Figure 2 is the normal and forecast precipitation analogous to the temperature in
Figure 1. In Figure 2, there are unshaded areas, and both positively and
negatively shaded areas. The shaded areas of the east coast and the South-west
are where a wetter-than-normal season is predicted, and the shaded area in the
Midwest is where a drier-than-normal season is predicted.
Figures 3 and 4 are constructed from the same information used to construct
Figures 1 and 2. CPC calls figures 3 and 4 – ‘Probability of Exceedance Forecasts’
(PoE). The historical measurements for the site are shown by the stepped line to
which a normal curve has been fit. The three other lines are the forecast
distribution and its error envelope – the estimate of the amount of possible error
associated with the forecast curve. This experimental product gives the probability
that temperature (Figure 3), precipitation (Figure 4) and degree-days (not shown)
will be exceeded in a selected region for the selected season.
For example, in Figure 4, the probability estimated from historical measurements
for precipitation to exceed five inches in south-west Arizona in July, August and
September is about 15%, and to exceed six inches is about 5%. The
corresponding forecast probabilities for the same levels of precipitation are 20%
and 10%. A wetter-than-normal July, August and September is forecast.
CPC makes PoEs for 102 climate regions in the mainland US. The relatively large
geographical extent of these regions may limit their value to local weather
forecasters and to market players concerned with specific locations – site-specific
features may require site-specific resolutions. To address this concern, CPC
provides regression equations to bring the regional forecast to specific locations.
An alternative is to seek out privately made SPFs from consulting meteorologists.
Cautions are displayed at the CPC website about the experimental nature of these
forecasts and their inherent uncertainty. The CPC writes: “All of the forecasts...
have large uncertainties... “In some cases, uncertainties are gigantic, while in
other cases they are only moderately large… It is the responsibility of the user to
examine the product and its accuracy to their own satisfaction.”
Anyone using these experimental products is obliged to read the detailed
explanations at the website. Even those who are not meteorologists, reading
these cautions and recognising the experimental character of these forecasts,
would think that involving a meteorologist in interpreting these forecast products
would be prudent.
To show the application of weather forecast probabilities to weather risk
management, we revisit the faux Hot Air Gas Company, whose weather risk
management programme we described previously (see EPRM, March 1999). In
that article, using weather probabilities based on historical data alone, we
reviewed three of the company’s weather hedging choices – not hedging its
weather exposure, selling a heating degree-day (HDD) swap or buying an HDD
put. There, we cast the company’s weather-contingent revenue and the derivative
cashflows in probability terms, to compare better the impact of the alternative
hedges on weather exposure and enable reasoned decisions.

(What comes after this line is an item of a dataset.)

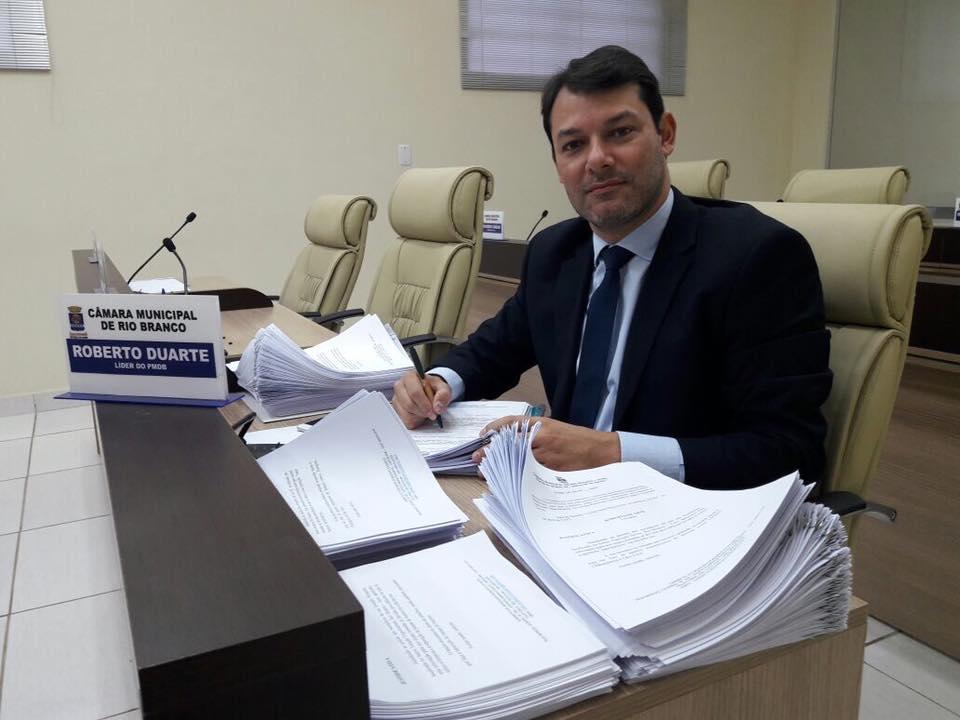 Roberto Duarte apresenta 405 indicações após recesso parlamentar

Here the situation is somewhat different – instead of reviewing alternative
hedges, we look at alternative estimates of weather probabilities.
In Figure 5, we show the weather probabilities for the coming winter season, both
as projections from historical weather and as a forecast. The chance of winter
being warmer than an HDD level, read on the horizontal axis, is indicated by the
cumulative frequency curves. For example, from the historical projections, we
estimate that a winter being warmer than average – about 5,175 HDDs – has a
53% probability of occurring. From the forecast curve, we estimate that a winter
being warmer than average has a 62% probability of occurring. This format is
called a ‘probability of warmer than normal’ distribution, or PoW.
Uncertainty
Figure 5 also shows the error envelope of the forecast, giving a measure of
forecast uncertainty. The forecast is for a shift to about 75 HDDs warmer than
history, and the historical distribution falls within the error envelope. Even though
the forecast view tilts to a warmer-than-normal season, the uncertainty is great
enough to admit that the normal winter distribution may also be a good forecast.

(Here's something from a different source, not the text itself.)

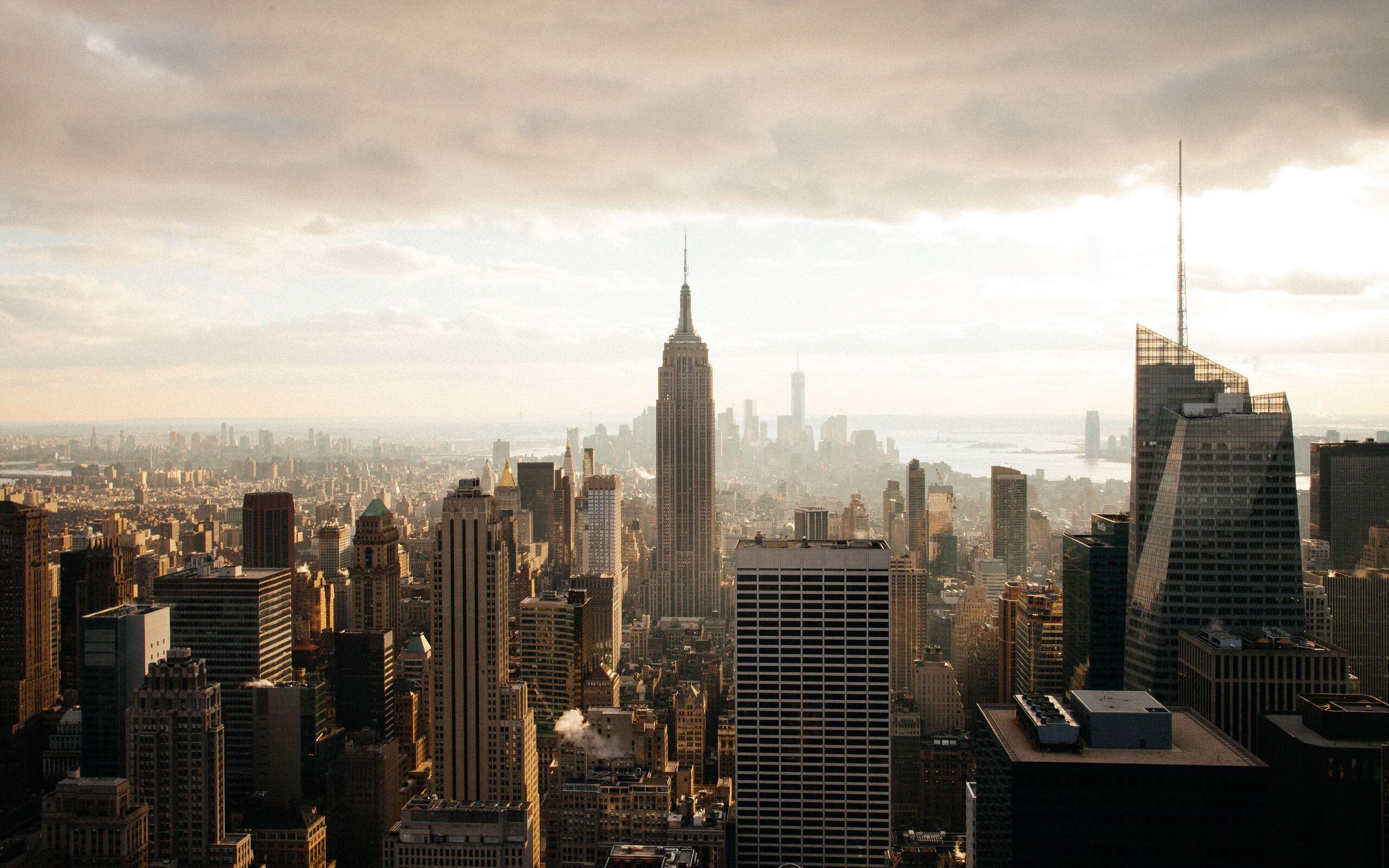 empire-state-building-skyscraper-7v.jpg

In Figure 6, we show the company’s weather contingent revenue and a measure
of its weather exposure. The contingent revenue is derived from the records of
how past winter intensities caused the company’s revenue to vary. Most winters
are near average and generate good revenue, but revenue declines if it is either
much warmer than normal or much colder than normal.
It is usual in value-at-risk (Var) analyses to assess financial exposures by
multiplying a contingent cashflow by the probabilities of the contingent outcomes.
The typical way of placing a value on a contingent cashflow is to calculate the
contingent payout, multiply it by the probabilities, and integrate the probabilityweighted cashflows across all possible outcomes. To estimate its weather
exposure, the Hot Air Gas Company multiplied the contingent revenue by the
weather probabilities. In the earlier article, the company then compared this
unhedged weather exposure with the weather exposure after hedging with each
alternative.
Again, our illustration has a different focus – alternative views of unhedged
weather exposures instead of alternative hedges.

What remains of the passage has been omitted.